If you read and ignore the serial data, and just servo.write() some random value, does the servo move? Have you looked into which timer the Servo library uses? Your diddling with timer 2 may be what is causing the problem.

dattasaurabh82

this is the code:
----------------new sketch-----------------

#include <Servo.h>

Servo myservo;

const uint16_t TICK_CNT = 3; // 255-(16MHz/1024/62Hz) 
static uint16_t freq = 0;
double sped = 0; //"speed" seems to be a reserved term


void setup()
{
  myservo.attach(9);
  pinMode(13, OUTPUT);
  digitalWrite(13, HIGH);
 
  Serial.begin(115200);

  noInterrupts();                     // disable all interrupts while we configure 
  // init Timer1 - 16-bit timer/counter
  TCNT1   = 0;                                  // start count at zero.       
  TCCR1B  |= _BV(CS12) | _BV(CS11) | _BV(CS10); // Increment T1 input on each positive edge
                                                // using an external source.

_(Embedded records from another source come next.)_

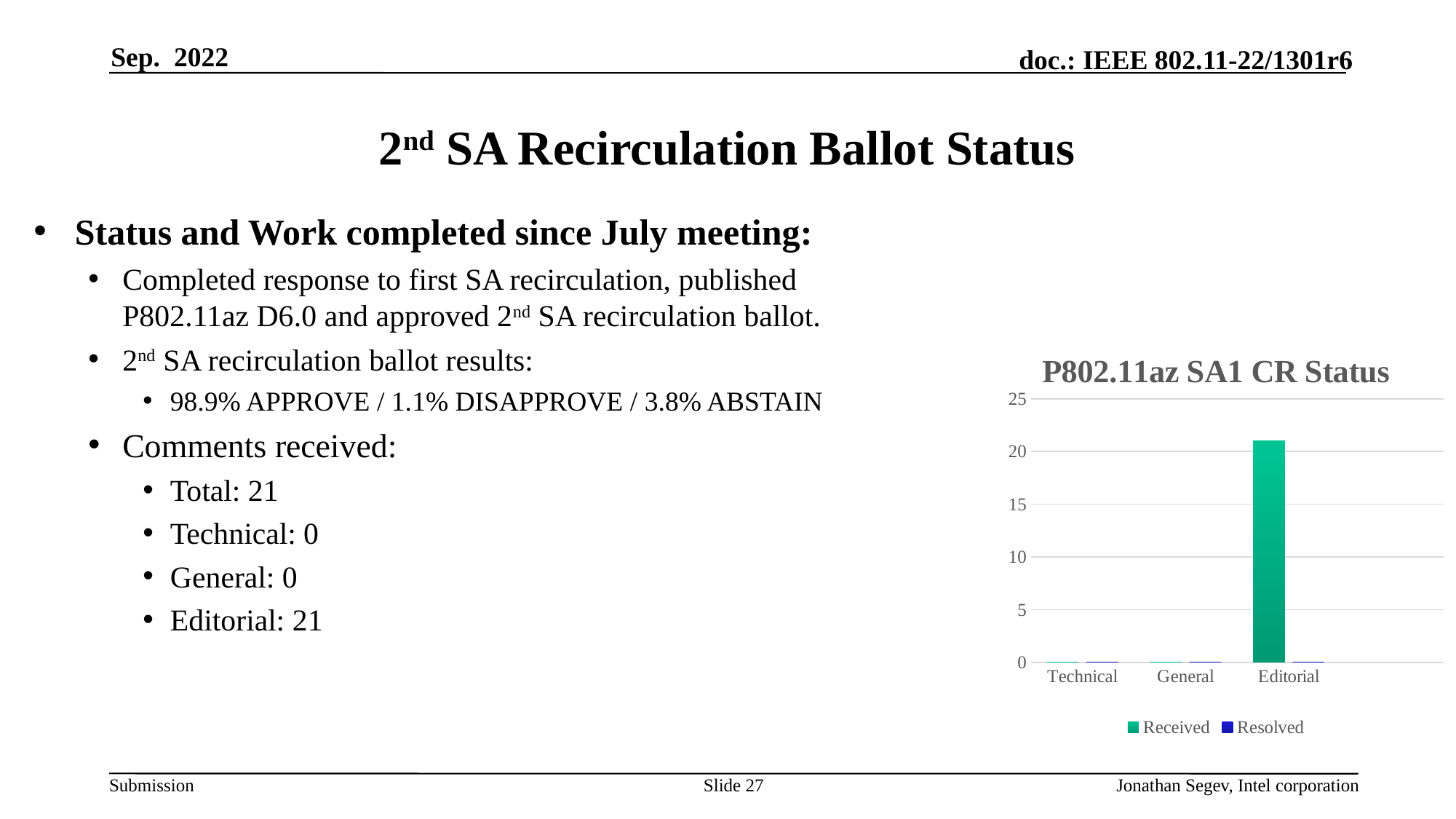
Which category has the highest Received value in the chart? Editorial Is the Received value for Editorial greater or less than 25? less How many categories are shown on the x axis of the chart? 3 Which has a larger Received value, Editorial or General? Editorial Is the Received value for Editorial greater or less than 20? greater What is the highest value shown on the chart's vertical axis? 25 What is the title of the chart on the slide? P802.11az SA1 CR Status How many series does the chart's legend list? 2 Which series are listed in the chart's legend? Received and Resolved What kind of chart is shown on the slide? bar chart Is the Received value for Technical greater or less than 5? less Which has a larger Received value, Technical or Editorial? Editorial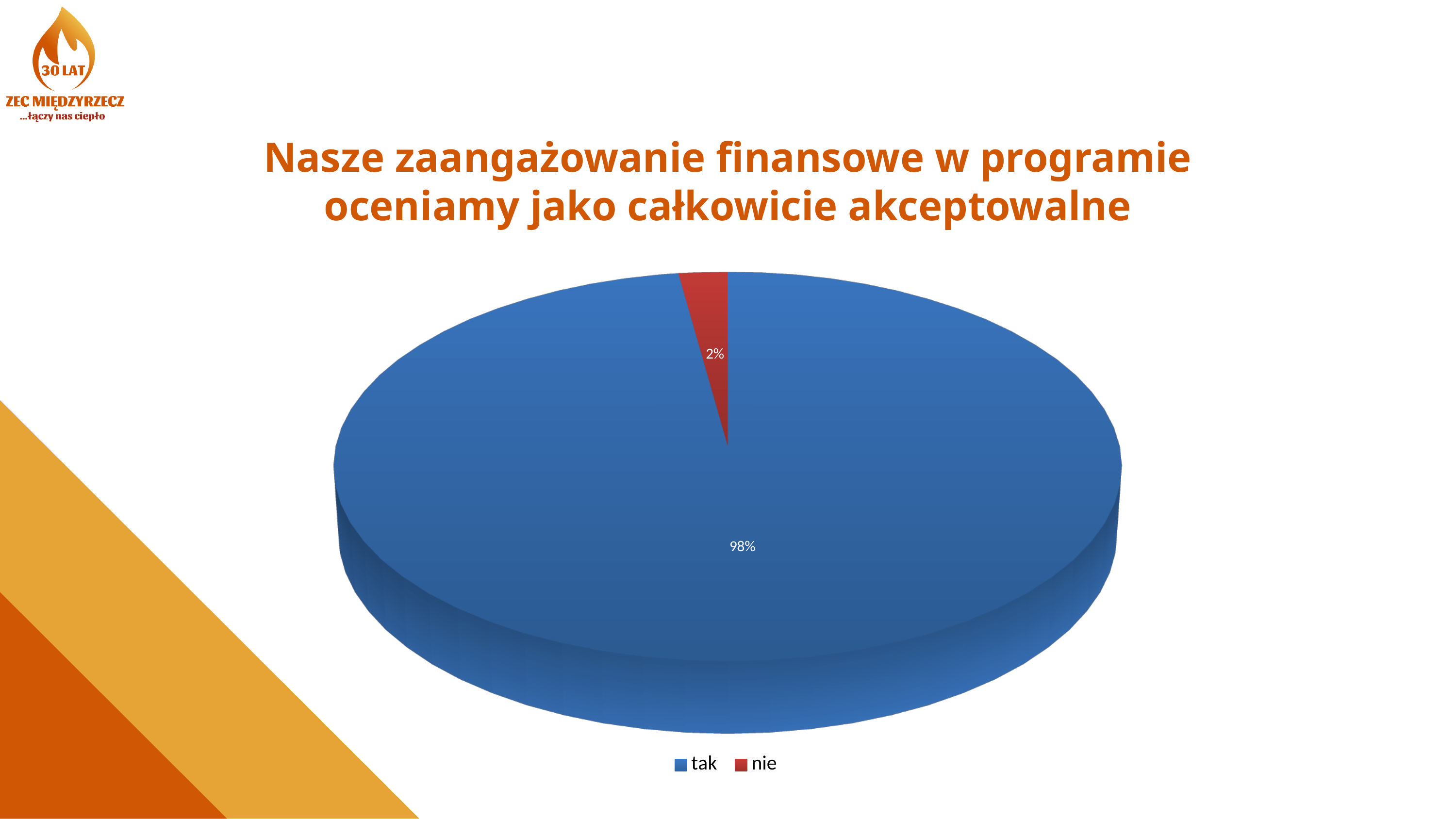
What is the difference in percentage points between the "tak" and "nie" slices? 96 Which slice is larger, "tak" or "nie"? tak Which category has the smallest slice of the pie? nie What share of the pie does "tak" represent? 98% How many entries does the legend list? 2 What share of the pie does "nie" represent? 2% What kind of chart is shown on the slide? pie chart Which category has the largest slice of the pie? tak How many categories does the pie chart show? 2 What colour is the "nie" slice? red What is the title of the chart? Nasze zaangażowanie finansowe w programie oceniamy jako całkowicie akceptowalne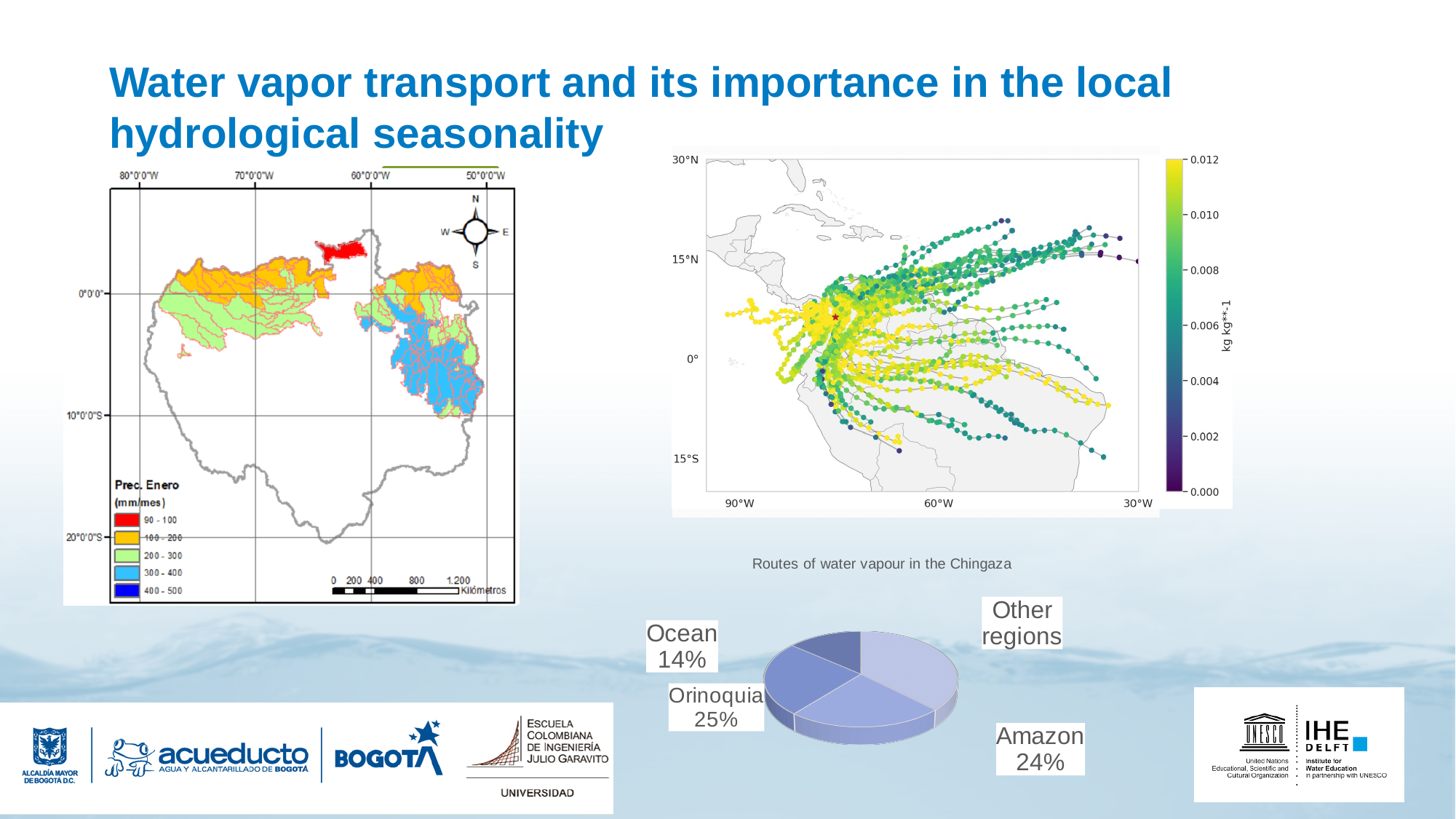
In the pie chart at the bottom of the slide, what share does Ocean have? 14% In the pie chart at the bottom of the slide, which is larger, the Ocean slice or the Other regions slice? Other regions What kind of chart is shown at the bottom of the slide with the Ocean, Orinoquia and Amazon labels? Pie chart What is the caption of the map chart on the right of the slide? Routes of water vapour in the Chingaza In the pie chart at the bottom of the slide, how many slices are there? 4 In the pie chart at the bottom of the slide, is the Ocean share greater or less than 20%? less In the pie chart at the bottom of the slide, which slice is the smallest? Ocean In the pie chart at the bottom of the slide, what share does Amazon have? 24% What is the maximum value shown on the colour bar of the map chart on the right of the slide? 0.012 In the pie chart at the bottom of the slide, which slice is the largest? Other regions In the pie chart at the bottom of the slide, what is the difference between the Orinoquia share and the Ocean share? 11% In the pie chart at the bottom of the slide, what share does Orinoquia have? 25%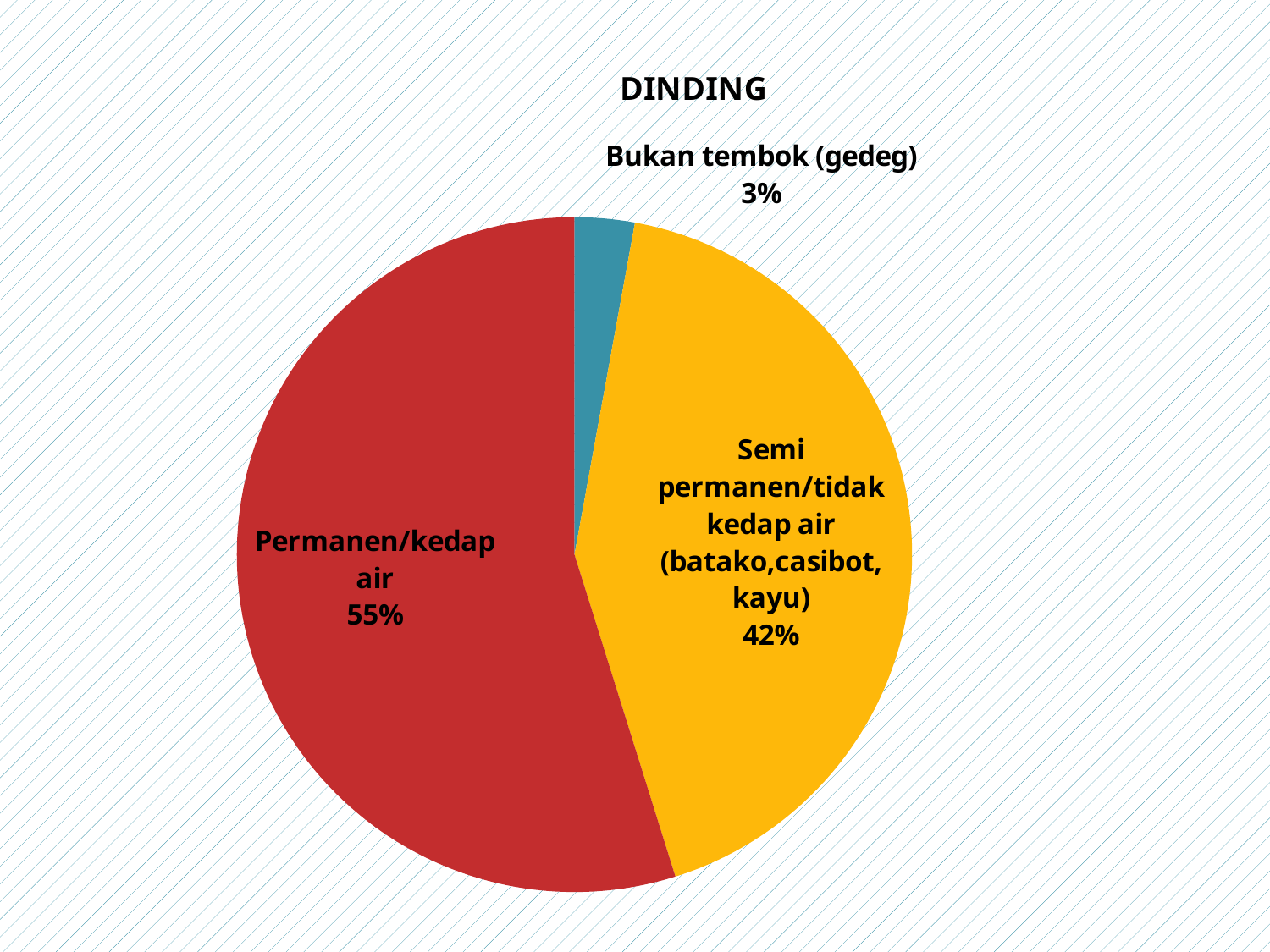
How many categories are shown in the pie chart? 3 What share of the pie does Semi permanen/tidak kedap air (batako,casibot, kayu) have? 42% What is the difference in percentage points between Semi permanen/tidak kedap air (batako,casibot, kayu) and Bukan tembok (gedeg)? 39 percentage points Which category has the smallest share of the pie? Bukan tembok (gedeg) What type of chart is shown on the slide? pie chart What is the title of the chart? DINDING What share of the pie does Permanen/kedap air have? 55% What share of the pie does Bukan tembok (gedeg) have? 3% Which is larger, the share for Permanen/kedap air or the share for Semi permanen/tidak kedap air (batako,casibot, kayu)? Permanen/kedap air What is the difference in percentage points between Permanen/kedap air and Semi permanen/tidak kedap air (batako,casibot, kayu)? 13 percentage points What colour is the slice for Bukan tembok (gedeg)? blue Which category has the largest share of the pie? Permanen/kedap air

Table 16-5, pg 139.
 
  // init Timer2 - 8-bit timer/counter
  TCNT2   = TICK_CNT;                 // preload Timer2 to interrupt every 250 msec
  TIMSK2  = _BV(TOIE2);               // enable the Timer2 overflow interrupt
  TCCR2B  |= _BV(CS22) |_BV(CS21) | _BV(CS20);   // init clock prescaler to 1024. Table 18-9, page 164.
  interrupts();                       // enable all interrupts
 
  //Serial.println("Ready...");
}

ISR(TIMER1_OVF_vect) {
  // do nothing. this is just a dummy ISR in case it actually overflows.
  //Serial.println("Inside Timer1 Overflow Interrupt.");
}

ISR(TIMER2_OVF_vect) {
  //Serial.print("TCNT1: ");
  //Serial.println(TCNT1);
  freq = TCNT1;
  //Serial.println(freq);
  TCNT1 = 0;
  TCNT2 = TICK_CNT;
}

void loop()
{
  while(Serial.available() == 0);
  {
  int pos = Serial.read() - '0';
  myservo.write(pos);
  Serial.flush();
  }

  if (freq != 0)
  {
      freq = freq * 62;      // multiple the frequency * 4 (using leftshift 2 places). 250ms*4 = 1 sec.
      //sped = freq * .03225;  // multiplying freq * 0.03225 will give speed in mph. 31Hz == 1 mph.
                             // see: http://www.microwave-solutions.com/contents/en-uk/d13_System_Design.html
     // Serial.print("Freq: ");
      Serial.println(freq, DEC);
      //Serial.print(" Hz, Speed: ");
      //Serial.print(sped, 0);
      //Serial.println(" mph");
      freq = 0;
  }
}

AWOL

Quote
it didn't work
Code: [Select]
int data = Serial.read() - '0';
 int pos = map(data, 0, 180, 0, 180);
 pos = constrain(pos, 0, 180);
 myservo.write(pos);
 Serial.flush();

Handling multi digit values from a serial port is one of the commonest questions here.
Why didn't you look at some solutions?
"Pete, it's a fool looks for logic in the chambers of the human heart." Ulysses Everett McGill.
Do not send technical questions via personal messaging - they will be ignored.

dattasaurabh82

So is there any solution here? :(

AWOL

http://arduino.cc/en/Serial/ParseInt
"Pete, it's a fool looks for logic in the chambers of the human heart." Ulysses Everett McGill.
Do not send technical questions via personal messaging - they will be ignored.

PeterH

Do you have a good reason for mucking about with the timer hardware like that? It seems unrelated to the problem you describe, and I wouldn't assume that your changes to the timers are done correctly and without any side effects. (For example, those commented-out calls to Serial.println() immediately raise red flags. That code should never ever have been there.)